• **Source extract**
********

# Final Project

Analyze the collected Job data with OpenAI and store the results in a MongoDB database. The analyses include:


- Extract entities
- Summarize

## Install Python libraries.

- pymongo: manage the MongoDB database
- openai: call the OpenAI APIs.

In [11]:
pip install pymongo

Note: you may need to restart the kernel to use updated packages.


In [12]:
pip install openai

Note: you may need to restart the kernel to use updated packages.


## Secrete Manager Function

In [13]:
import boto3
from botocore.exceptions import ClientError
import json

def get_secret(secret_name):
    region_name = "us-east-1"

    # Create a Secrets Manager client
    session = boto3.session.Session()
    client = session.client(
        service_name='secretsmanager',
        region_name=region_name
    )

    try:
        get_secret_value_response = client.get_secret_value(
            SecretId=secret_name
        )
    except ClientError as e:
        raise e

    secret = get_secret_value_response['SecretString']
    
    return json.loads(secret)

********

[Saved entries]
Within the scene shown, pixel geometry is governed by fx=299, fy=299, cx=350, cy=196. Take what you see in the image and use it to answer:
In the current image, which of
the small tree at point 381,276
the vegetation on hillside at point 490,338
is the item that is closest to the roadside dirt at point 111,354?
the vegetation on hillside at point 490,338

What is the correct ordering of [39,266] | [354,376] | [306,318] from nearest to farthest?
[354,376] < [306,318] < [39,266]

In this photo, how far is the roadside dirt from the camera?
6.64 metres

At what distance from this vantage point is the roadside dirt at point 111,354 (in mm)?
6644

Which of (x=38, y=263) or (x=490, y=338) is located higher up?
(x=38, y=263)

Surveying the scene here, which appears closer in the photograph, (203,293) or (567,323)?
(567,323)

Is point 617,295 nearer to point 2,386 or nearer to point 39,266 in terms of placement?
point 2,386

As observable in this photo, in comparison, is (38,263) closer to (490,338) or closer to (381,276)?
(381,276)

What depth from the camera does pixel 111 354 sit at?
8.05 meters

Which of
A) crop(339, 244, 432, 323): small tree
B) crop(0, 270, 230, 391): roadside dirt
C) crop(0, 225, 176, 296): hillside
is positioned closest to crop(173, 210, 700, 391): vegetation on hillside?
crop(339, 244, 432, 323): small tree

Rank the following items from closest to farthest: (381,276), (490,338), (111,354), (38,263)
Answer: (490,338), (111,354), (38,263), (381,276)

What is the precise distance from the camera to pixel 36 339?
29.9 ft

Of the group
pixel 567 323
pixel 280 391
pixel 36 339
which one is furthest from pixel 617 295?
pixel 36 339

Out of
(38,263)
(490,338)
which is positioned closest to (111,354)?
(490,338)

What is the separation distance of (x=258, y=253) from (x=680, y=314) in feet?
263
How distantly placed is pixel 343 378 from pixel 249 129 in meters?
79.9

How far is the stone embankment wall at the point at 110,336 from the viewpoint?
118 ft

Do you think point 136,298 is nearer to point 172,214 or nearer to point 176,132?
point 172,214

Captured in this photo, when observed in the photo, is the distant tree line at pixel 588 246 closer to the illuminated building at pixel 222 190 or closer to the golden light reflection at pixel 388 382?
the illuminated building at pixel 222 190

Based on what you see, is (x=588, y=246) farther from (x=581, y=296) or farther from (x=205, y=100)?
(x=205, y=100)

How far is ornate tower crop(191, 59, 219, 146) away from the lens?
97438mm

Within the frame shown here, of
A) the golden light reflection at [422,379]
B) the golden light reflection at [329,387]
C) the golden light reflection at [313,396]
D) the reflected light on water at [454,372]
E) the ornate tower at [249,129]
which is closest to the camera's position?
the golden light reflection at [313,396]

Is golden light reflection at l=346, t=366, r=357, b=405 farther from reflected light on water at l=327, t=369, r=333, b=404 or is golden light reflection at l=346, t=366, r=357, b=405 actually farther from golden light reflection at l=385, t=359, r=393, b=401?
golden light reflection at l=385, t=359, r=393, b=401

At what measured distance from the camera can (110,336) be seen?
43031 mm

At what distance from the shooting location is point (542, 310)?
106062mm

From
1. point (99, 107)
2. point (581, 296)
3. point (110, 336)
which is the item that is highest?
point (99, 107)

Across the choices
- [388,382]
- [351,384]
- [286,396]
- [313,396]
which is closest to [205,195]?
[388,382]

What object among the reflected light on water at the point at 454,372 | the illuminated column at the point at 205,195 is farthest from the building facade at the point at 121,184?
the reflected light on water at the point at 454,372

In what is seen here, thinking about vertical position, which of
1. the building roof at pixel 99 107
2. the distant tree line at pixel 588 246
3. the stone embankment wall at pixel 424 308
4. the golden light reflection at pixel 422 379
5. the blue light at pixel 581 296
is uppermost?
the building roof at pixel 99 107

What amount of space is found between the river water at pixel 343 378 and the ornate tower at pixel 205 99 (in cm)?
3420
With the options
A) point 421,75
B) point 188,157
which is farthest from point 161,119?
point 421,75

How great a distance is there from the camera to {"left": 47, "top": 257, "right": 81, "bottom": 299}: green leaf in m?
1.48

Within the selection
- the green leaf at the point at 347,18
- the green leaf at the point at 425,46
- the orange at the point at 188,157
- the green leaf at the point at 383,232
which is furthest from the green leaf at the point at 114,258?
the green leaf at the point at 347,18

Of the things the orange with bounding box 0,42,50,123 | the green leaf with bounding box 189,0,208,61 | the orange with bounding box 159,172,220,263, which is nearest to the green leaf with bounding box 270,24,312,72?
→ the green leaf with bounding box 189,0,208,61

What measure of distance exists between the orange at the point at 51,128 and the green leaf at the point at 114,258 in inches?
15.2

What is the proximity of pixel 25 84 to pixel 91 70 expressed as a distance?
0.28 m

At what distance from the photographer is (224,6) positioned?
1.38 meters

********

• **Brief**
Can you reproduce the final project notebook word for word, between "# Final Project" and "Install Python libraries.", inclusive?

• **Answer to the exercise**
# Final Project

Analyze the collected Job data with OpenAI and store the results in a MongoDB database. The analyses include:


- Extract entities
- Summarize

## Install Python libraries.